"""
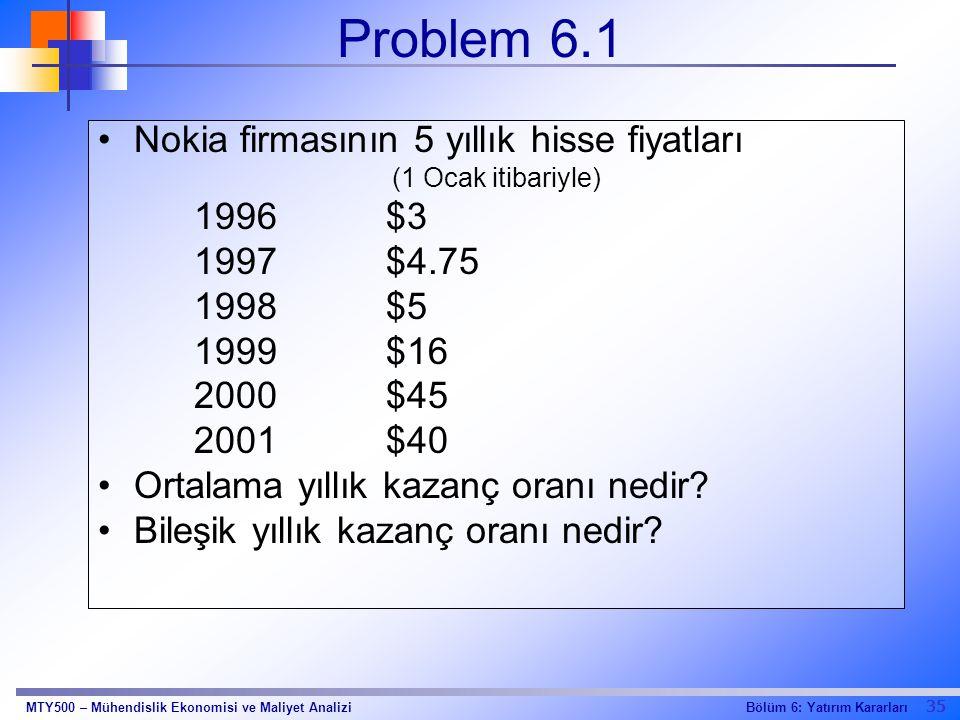 Problem 6.1 Nokia firmasının 5 yıllık hisse fiyatları 1996 $3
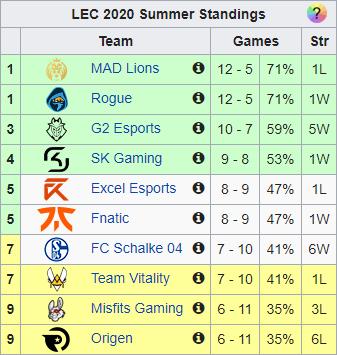 LEC Summer 2020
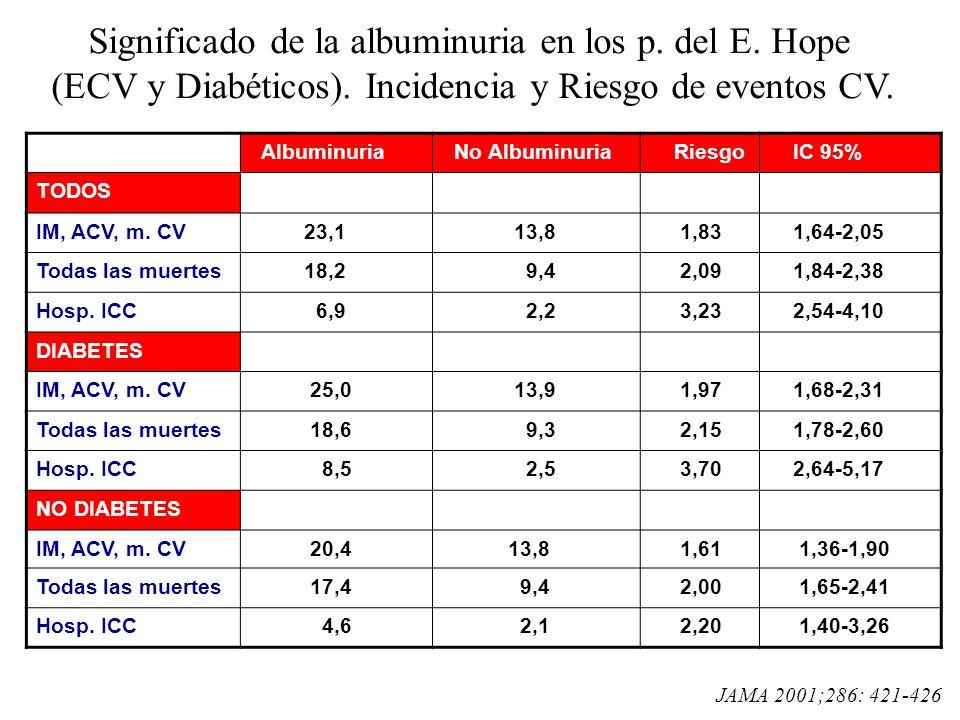 Significado de la albuminuria en los p. del E. Hope (ECV y Diabéticos)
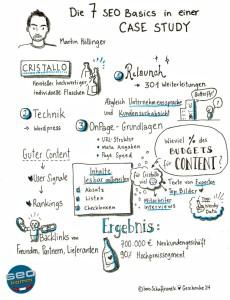 Sketchnote von Ines Schaffranek zum SEOkomm-Vortrag von Martin Höllinger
"""
_TRY IT_. Everything in the data except the pictures should be restated word for word.

_RESPONSE AREA_.
 Problem 6.1 Nokia firmasının 5 yıllık hisse fiyatları 1996 $3
 LEC Summer 2020
 Significado de la albuminuria en los p. del E. Hope (ECV y Diabéticos)
 Sketchnote von Ines Schaffranek zum SEOkomm-Vortrag von Martin Höllinger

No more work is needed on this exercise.